Timber: Sapodilla wood is strong and durable and timbers which formed lintels and supporting beams in Mayan temples have been found intact in the ruins. It has also been used for railway crossties, flooring, native carts, tool handles, shuttles and rulers. The red heartwood is valued for archer's bows, furniture, bannisters, and cabinetwork but the sawdust irritates the nostrils. Felling of the tree is prohibited in Yucatan because of its value as a source of chicle.
Bark: The tannin-rich bark is used by Philippine fishermen to tint their sails and fishing lines.
Because of the tannin content, young fruits are boiled and the decoction taken to stop diarrhea. An infusion of the young fruits and the flowers is drunk to relieve pulmonary complaints. A decoction of old, yellowed leaves is drunk as a remedy for coughs, colds and diarrhea.
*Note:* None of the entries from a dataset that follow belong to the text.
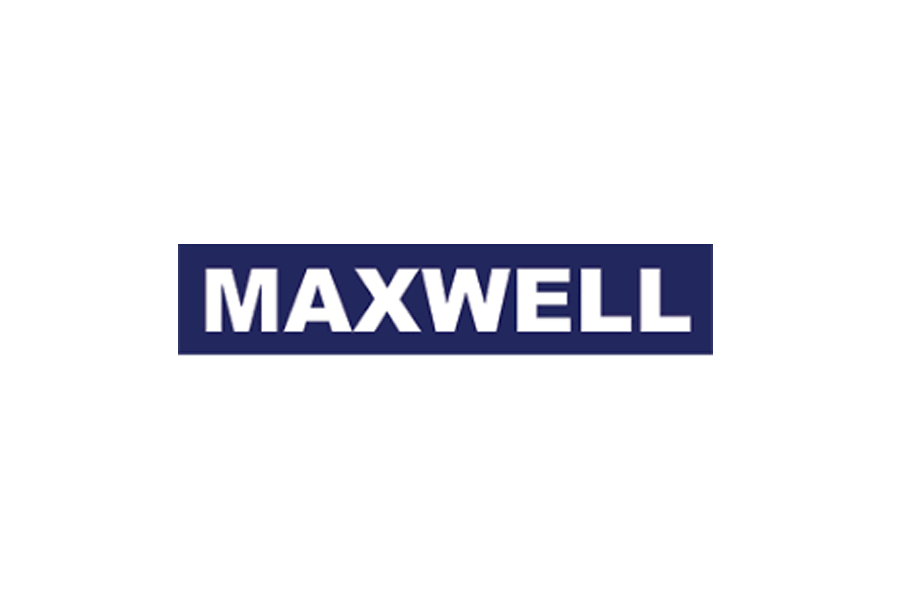 maxwell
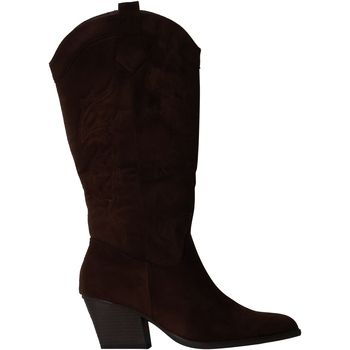 Super Mode Botas 292115 para mujer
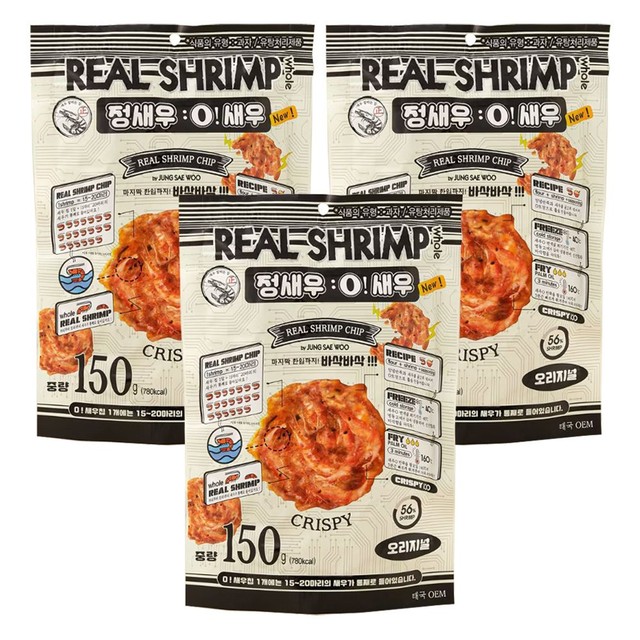 티엠글로벌 이미지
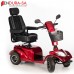 Endura Discoverland Mobility Scooter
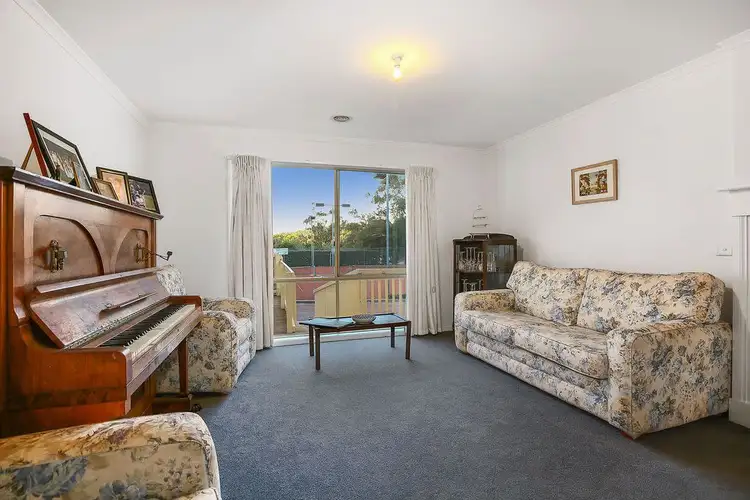 Fifth view of Homely house listing, 3 Charles Road, Lilydale VIC 3140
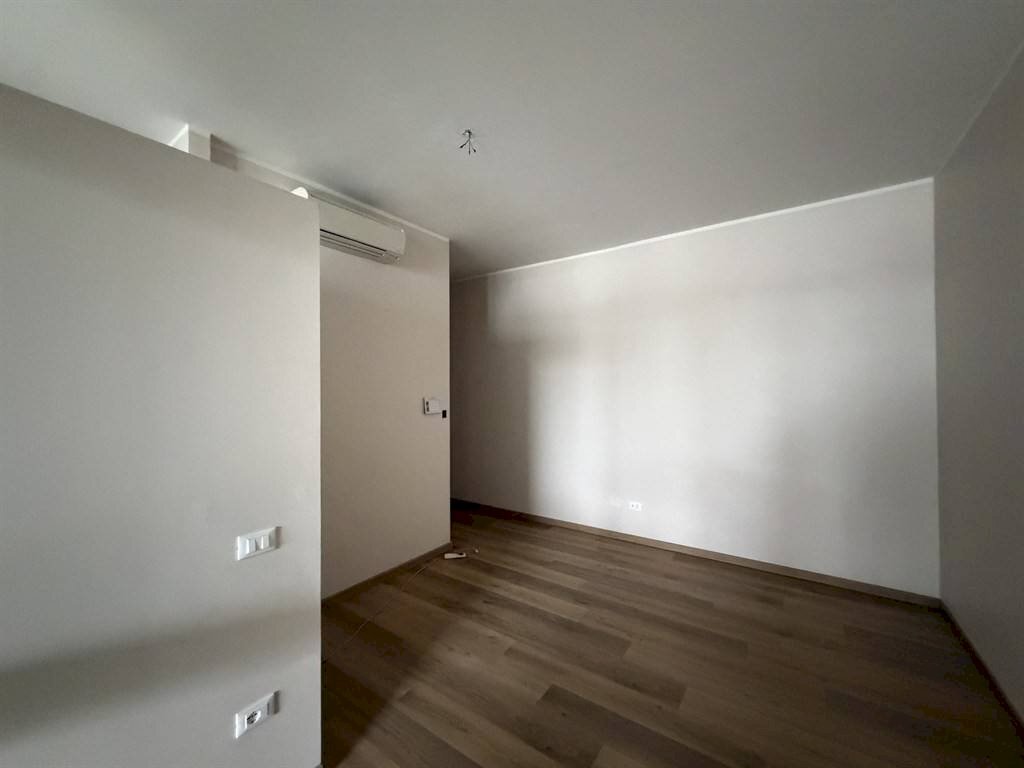 Shop Ravenna - photo 2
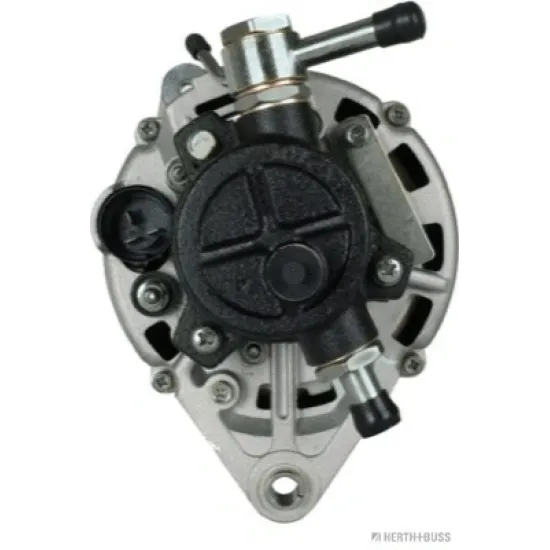 ALTERNATOR 12V 50A ISUZU NKR13 NKR55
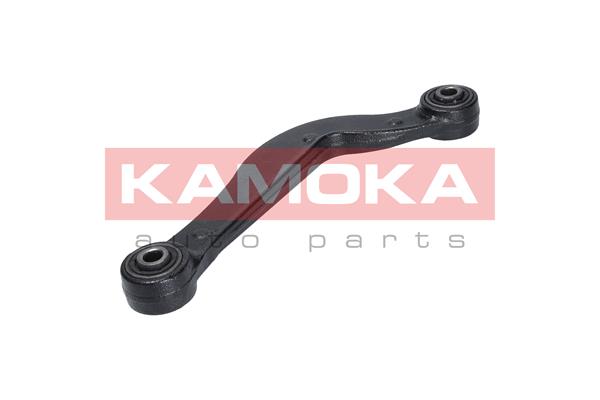 KAMOKA 9050156 Lenker, Radaufhängung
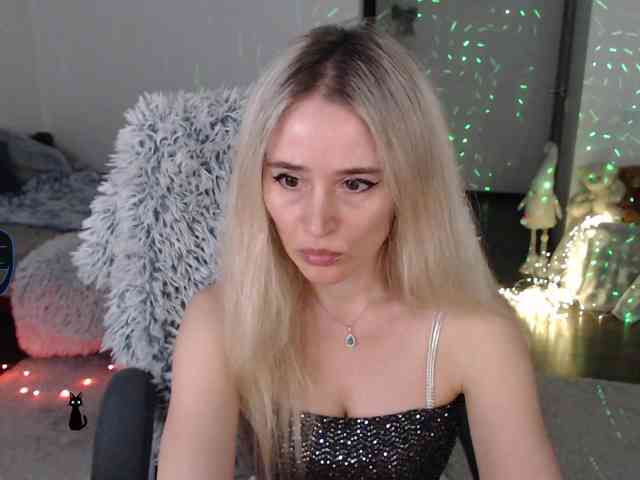 _Xyliganka777_ webcam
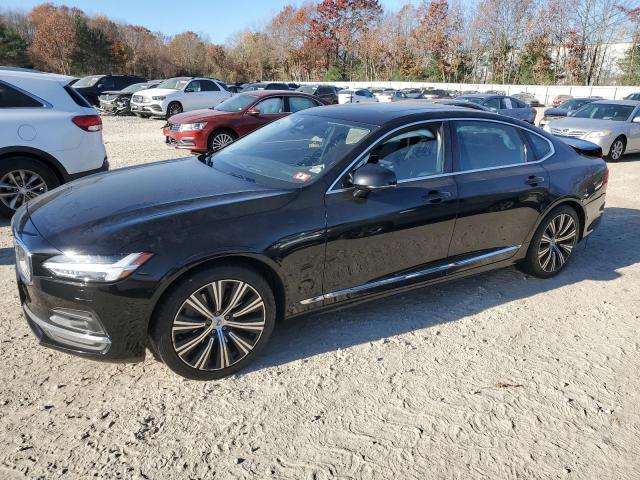  Salvage Volvo S90 Plus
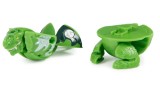 Jucarie Robot Bakugan Titanium Trox Training Set (20142898)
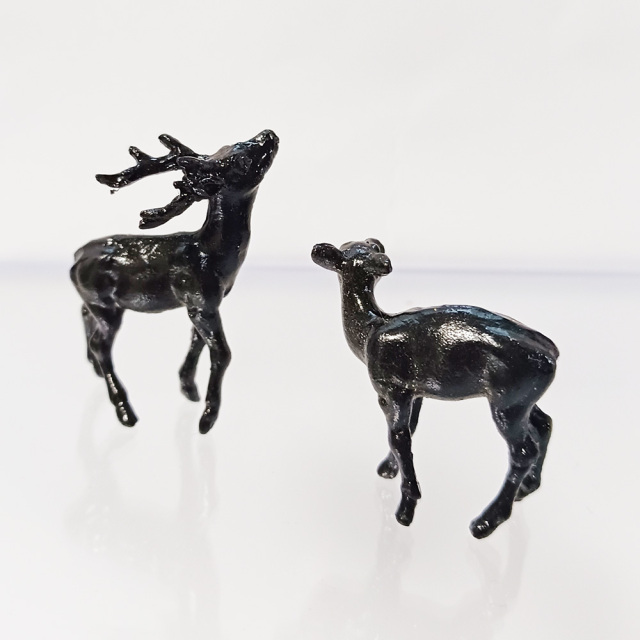 古銅鋳銅　蟹　蜂　置物　盆景　C　R6780E 古銅鋳銅 蟹 蜂 置物 盆景 C R6780E 古銅鋳銅 蟹 蜂 置物 盆景 C R6780E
A "tea" of the bark is regarded as a febrifuge and is said to halt diarrhea and dysentery. The crushed seeds have a diuretic action and are claimed to expel bladder and kidney stones. A fluid extract of the crushed seeds is employed in Yucatan as a sedative and soporific. A combined decoction of sapodilla and chayote leaves is sweetened and taken daily to lower blood pressure. A paste of the seeds is applied on stings and bites from venomous animals. The latex is used in the tropics as a crude filling for tooth cavities.